Write out the rows from the line containing "How far are" through the line containing "4.05 meters", inclusive, with each line unchanged.

* BEGIN Extracted information *

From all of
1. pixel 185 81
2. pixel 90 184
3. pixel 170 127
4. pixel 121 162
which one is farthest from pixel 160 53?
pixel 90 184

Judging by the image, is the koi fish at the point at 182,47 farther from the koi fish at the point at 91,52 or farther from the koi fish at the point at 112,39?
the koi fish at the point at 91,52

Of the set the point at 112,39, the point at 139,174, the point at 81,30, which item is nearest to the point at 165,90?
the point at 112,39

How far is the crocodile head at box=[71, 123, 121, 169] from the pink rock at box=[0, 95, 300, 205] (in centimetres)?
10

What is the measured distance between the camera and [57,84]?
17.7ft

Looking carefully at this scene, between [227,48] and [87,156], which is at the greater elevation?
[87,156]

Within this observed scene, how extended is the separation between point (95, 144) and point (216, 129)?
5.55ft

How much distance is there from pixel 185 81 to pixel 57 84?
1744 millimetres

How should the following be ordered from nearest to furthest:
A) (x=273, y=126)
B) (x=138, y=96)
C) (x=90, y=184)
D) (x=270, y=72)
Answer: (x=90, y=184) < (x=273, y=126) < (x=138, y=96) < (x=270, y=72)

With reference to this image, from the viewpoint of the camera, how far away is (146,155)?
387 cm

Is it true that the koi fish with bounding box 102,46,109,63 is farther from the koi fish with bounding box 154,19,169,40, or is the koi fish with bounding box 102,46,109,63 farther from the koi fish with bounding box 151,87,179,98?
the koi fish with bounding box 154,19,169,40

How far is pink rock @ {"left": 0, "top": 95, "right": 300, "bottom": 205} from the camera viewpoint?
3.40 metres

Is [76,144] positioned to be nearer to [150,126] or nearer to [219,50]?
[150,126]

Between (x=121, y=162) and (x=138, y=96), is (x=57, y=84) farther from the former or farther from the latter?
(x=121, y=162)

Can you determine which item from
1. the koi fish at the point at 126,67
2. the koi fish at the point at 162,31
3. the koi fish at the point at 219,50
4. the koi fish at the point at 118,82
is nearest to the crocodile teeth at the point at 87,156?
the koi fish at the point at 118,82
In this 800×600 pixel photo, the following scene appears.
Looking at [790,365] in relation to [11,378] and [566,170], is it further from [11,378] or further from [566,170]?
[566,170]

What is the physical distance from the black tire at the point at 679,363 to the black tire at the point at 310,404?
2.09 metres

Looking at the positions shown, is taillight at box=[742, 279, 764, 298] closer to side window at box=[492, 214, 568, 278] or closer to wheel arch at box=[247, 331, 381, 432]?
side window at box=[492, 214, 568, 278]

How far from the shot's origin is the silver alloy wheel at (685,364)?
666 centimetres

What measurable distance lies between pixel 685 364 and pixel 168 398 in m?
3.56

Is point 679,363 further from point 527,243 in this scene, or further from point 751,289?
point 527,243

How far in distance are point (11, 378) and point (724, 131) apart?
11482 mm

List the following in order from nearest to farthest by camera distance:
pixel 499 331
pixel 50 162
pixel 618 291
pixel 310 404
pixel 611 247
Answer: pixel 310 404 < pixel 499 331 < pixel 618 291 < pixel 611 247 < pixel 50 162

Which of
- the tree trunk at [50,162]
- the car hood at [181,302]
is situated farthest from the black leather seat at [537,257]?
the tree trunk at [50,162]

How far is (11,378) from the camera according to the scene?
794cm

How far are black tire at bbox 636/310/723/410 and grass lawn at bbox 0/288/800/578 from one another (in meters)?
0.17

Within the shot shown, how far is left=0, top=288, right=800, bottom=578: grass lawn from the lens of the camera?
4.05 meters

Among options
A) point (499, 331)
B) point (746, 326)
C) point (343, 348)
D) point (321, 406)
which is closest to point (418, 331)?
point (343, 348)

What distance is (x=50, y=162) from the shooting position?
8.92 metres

* END Extracted information *

• **Final result**
How far are black tire at bbox 636/310/723/410 and grass lawn at bbox 0/288/800/578 from one another (in meters)?
0.17

Within the shot shown, how far is left=0, top=288, right=800, bottom=578: grass lawn from the lens of the camera?
4.05 meters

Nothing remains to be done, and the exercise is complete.